* [WRITTEN TASK]
Answer these questions from the approximation theory overview below:
(a) Which two limitations of Taylor series does it name?
(b) In which norm does it say Fourier series converge?
(c) Which theorem answers the capstone question of the track?

* [EXTRACT]
........

1. Overview & Motivation — Why Approximation Theory?

Track 5 has now developed three approximation paradigms. Power Series & Taylor Series showed how to approximate a function locally by matching derivatives at a center $c$ — but Taylor series require analyticity and are limited by the radius of convergence. Fourier Series & Orthogonal Expansions showed how to approximate a function globally by decomposing it into trigonometric harmonics — but Fourier series work best for periodic functions and converge in the $L^2$ norm, which allows large pointwise errors on small sets.

The capstone question of this track is: can we approximate any continuous function on $[a,b]$ by polynomials, uniformly (with a guaranteed pointwise bound everywhere)? The answer is yes — the Weierstrass approximation theorem — and understanding why, how, and how fast is the subject of approximation theory.

........

* [SUPPLIED INFORMATION]
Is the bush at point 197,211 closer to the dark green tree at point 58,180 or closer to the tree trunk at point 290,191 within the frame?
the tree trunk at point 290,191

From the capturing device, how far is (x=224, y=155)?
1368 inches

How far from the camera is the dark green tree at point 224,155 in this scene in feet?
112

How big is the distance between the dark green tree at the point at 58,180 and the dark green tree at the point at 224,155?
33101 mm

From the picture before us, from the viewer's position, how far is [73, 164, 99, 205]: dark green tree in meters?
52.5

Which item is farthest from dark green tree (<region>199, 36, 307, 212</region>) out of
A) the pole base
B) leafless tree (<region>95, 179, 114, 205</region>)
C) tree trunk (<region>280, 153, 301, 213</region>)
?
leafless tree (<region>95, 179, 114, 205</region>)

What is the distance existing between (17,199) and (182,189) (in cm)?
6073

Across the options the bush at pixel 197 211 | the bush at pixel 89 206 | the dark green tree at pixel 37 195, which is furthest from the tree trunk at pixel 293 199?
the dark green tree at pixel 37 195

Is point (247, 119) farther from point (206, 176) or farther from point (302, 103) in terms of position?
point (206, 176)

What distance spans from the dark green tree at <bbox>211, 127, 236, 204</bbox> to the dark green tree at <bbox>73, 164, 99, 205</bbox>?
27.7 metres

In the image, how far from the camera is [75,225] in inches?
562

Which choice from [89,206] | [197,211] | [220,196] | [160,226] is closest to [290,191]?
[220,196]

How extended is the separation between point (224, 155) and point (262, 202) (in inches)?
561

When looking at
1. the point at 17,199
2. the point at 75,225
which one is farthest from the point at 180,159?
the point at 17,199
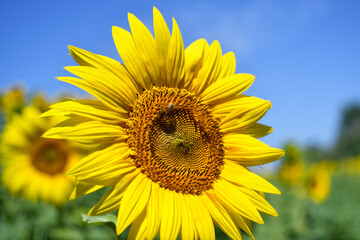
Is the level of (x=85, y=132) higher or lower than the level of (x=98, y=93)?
lower

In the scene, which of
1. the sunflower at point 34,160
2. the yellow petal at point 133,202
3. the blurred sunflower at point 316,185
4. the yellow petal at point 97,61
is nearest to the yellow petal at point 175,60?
the yellow petal at point 97,61

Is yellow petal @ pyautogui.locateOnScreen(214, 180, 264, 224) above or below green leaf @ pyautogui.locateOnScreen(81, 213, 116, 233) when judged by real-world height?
above

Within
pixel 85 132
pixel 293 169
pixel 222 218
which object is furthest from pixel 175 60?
pixel 293 169

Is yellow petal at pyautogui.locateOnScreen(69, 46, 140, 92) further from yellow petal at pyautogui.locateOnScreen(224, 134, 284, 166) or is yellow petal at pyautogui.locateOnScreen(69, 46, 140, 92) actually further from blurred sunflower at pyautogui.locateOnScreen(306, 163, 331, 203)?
blurred sunflower at pyautogui.locateOnScreen(306, 163, 331, 203)

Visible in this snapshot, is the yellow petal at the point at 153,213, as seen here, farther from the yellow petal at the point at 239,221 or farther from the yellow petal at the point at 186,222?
the yellow petal at the point at 239,221

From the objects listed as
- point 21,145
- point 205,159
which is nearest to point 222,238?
point 205,159

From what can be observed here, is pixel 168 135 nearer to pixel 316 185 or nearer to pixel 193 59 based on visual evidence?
pixel 193 59

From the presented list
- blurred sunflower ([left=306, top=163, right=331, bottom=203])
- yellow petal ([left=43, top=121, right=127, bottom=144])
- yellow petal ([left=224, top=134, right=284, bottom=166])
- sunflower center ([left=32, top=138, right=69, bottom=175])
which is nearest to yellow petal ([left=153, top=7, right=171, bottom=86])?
yellow petal ([left=43, top=121, right=127, bottom=144])
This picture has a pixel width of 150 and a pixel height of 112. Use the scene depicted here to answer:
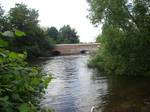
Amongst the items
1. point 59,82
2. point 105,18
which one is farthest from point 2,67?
point 105,18

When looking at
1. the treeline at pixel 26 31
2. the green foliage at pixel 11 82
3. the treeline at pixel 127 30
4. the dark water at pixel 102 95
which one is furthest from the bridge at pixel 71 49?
the green foliage at pixel 11 82

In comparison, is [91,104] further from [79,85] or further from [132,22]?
[132,22]

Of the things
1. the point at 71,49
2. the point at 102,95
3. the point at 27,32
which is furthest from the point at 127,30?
the point at 71,49

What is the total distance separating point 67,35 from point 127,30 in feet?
226

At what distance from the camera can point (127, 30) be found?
81.2 feet

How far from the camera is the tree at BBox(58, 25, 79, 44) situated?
91438 millimetres

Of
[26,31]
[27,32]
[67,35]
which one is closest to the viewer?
[27,32]

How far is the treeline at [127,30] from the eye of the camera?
24.0m

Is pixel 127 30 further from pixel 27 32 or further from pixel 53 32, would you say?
pixel 53 32

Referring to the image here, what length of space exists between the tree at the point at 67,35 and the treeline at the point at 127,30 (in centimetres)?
6570

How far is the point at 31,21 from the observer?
217 feet

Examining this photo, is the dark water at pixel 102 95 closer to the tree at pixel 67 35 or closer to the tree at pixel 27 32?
the tree at pixel 27 32

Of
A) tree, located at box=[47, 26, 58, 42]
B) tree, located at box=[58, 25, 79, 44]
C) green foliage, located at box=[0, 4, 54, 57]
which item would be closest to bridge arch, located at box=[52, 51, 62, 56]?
green foliage, located at box=[0, 4, 54, 57]

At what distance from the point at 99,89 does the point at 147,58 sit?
7.66 metres
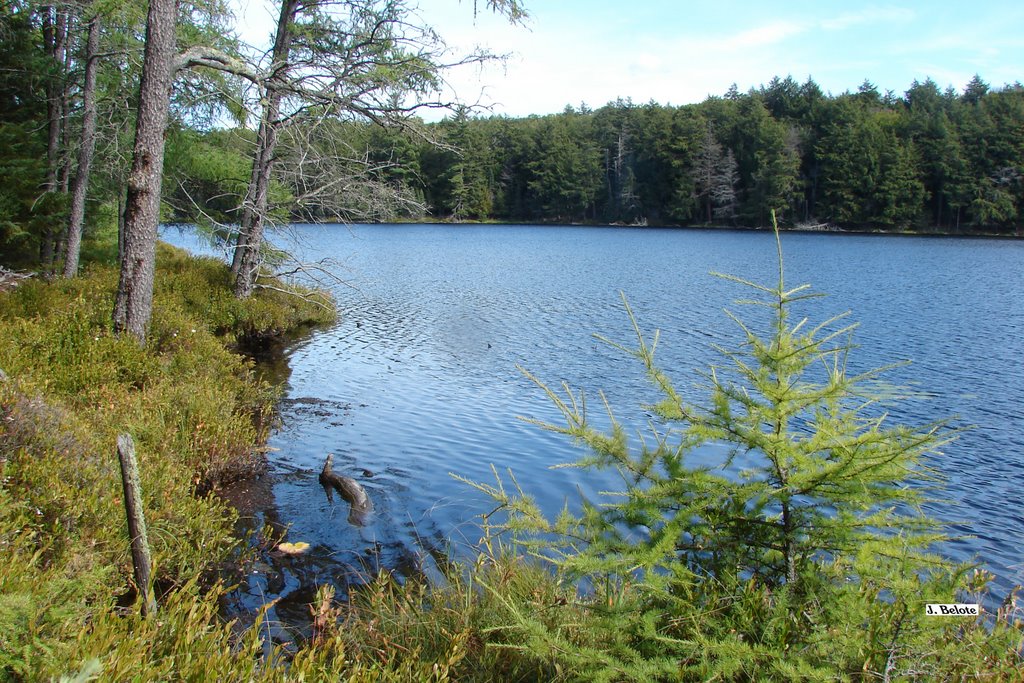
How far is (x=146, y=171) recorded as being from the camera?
31.8 feet

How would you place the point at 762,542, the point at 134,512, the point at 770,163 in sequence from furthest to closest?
the point at 770,163 < the point at 134,512 < the point at 762,542

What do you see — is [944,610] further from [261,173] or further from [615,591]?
[261,173]

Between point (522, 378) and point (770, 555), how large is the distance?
39.7 ft

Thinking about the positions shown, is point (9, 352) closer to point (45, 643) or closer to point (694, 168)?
point (45, 643)

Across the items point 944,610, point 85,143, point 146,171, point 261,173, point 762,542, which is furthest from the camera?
point 261,173

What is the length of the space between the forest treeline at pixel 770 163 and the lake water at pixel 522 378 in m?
30.1

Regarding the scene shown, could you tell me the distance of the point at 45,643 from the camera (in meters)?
3.18

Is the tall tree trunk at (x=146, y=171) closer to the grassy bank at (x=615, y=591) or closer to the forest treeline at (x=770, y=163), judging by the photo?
the grassy bank at (x=615, y=591)

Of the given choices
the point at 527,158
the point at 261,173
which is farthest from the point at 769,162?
the point at 261,173

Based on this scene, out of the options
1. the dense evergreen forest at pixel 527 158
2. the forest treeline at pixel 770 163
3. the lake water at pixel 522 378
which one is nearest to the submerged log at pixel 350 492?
the lake water at pixel 522 378

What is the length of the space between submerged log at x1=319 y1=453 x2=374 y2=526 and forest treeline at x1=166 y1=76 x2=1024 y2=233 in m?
48.6

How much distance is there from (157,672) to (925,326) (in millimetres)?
24761

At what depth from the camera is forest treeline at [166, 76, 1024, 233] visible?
7062cm

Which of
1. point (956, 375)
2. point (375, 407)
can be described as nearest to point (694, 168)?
point (956, 375)
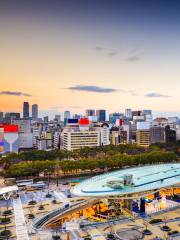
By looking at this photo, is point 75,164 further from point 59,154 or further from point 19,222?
point 19,222

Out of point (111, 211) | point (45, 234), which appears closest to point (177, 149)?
point (111, 211)

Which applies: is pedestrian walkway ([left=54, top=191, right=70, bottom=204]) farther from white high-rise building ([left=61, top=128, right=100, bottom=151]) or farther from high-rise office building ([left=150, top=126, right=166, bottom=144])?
high-rise office building ([left=150, top=126, right=166, bottom=144])

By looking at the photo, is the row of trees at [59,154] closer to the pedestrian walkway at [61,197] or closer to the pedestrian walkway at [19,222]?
the pedestrian walkway at [61,197]

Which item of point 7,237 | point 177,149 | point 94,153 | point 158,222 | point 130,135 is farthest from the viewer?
point 130,135

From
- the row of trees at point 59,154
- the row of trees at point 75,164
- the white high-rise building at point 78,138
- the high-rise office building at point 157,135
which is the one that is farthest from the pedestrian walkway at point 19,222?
the high-rise office building at point 157,135

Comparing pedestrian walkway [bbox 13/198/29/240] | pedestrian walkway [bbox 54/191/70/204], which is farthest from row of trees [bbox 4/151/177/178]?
pedestrian walkway [bbox 13/198/29/240]

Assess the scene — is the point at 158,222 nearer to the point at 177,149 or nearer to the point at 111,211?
the point at 111,211
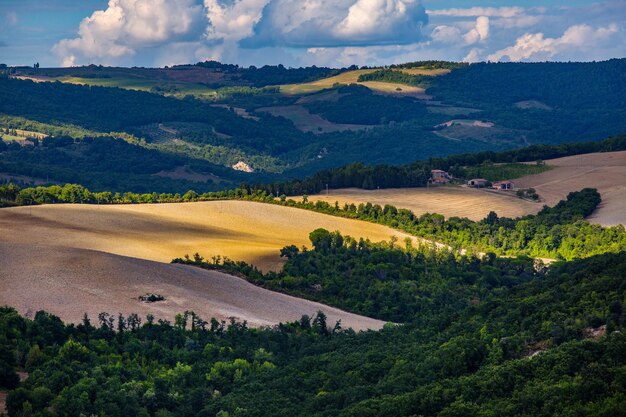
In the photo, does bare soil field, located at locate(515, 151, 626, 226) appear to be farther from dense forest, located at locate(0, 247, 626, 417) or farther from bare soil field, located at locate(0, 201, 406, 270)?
dense forest, located at locate(0, 247, 626, 417)

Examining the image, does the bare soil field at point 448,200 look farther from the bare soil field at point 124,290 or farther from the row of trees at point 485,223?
the bare soil field at point 124,290

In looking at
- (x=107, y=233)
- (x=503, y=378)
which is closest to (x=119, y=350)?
(x=503, y=378)

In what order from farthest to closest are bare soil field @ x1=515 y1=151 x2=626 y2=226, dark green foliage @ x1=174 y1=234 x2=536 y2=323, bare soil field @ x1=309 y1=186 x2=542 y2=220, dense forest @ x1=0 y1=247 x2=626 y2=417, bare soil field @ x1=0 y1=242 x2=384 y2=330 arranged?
bare soil field @ x1=309 y1=186 x2=542 y2=220 < bare soil field @ x1=515 y1=151 x2=626 y2=226 < dark green foliage @ x1=174 y1=234 x2=536 y2=323 < bare soil field @ x1=0 y1=242 x2=384 y2=330 < dense forest @ x1=0 y1=247 x2=626 y2=417

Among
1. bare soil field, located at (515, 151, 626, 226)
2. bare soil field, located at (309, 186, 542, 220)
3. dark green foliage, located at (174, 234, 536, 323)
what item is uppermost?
bare soil field, located at (515, 151, 626, 226)

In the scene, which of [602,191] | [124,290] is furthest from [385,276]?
[602,191]

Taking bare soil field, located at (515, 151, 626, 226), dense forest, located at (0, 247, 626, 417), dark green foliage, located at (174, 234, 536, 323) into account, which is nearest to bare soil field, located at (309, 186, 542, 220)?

........

* [RESPONSE TO THE EXERCISE]
(a) Taylor series require analyticity and are limited by the radius of convergence.
(b) The $L^2$ norm.
(c) The Weierstrass approximation theorem.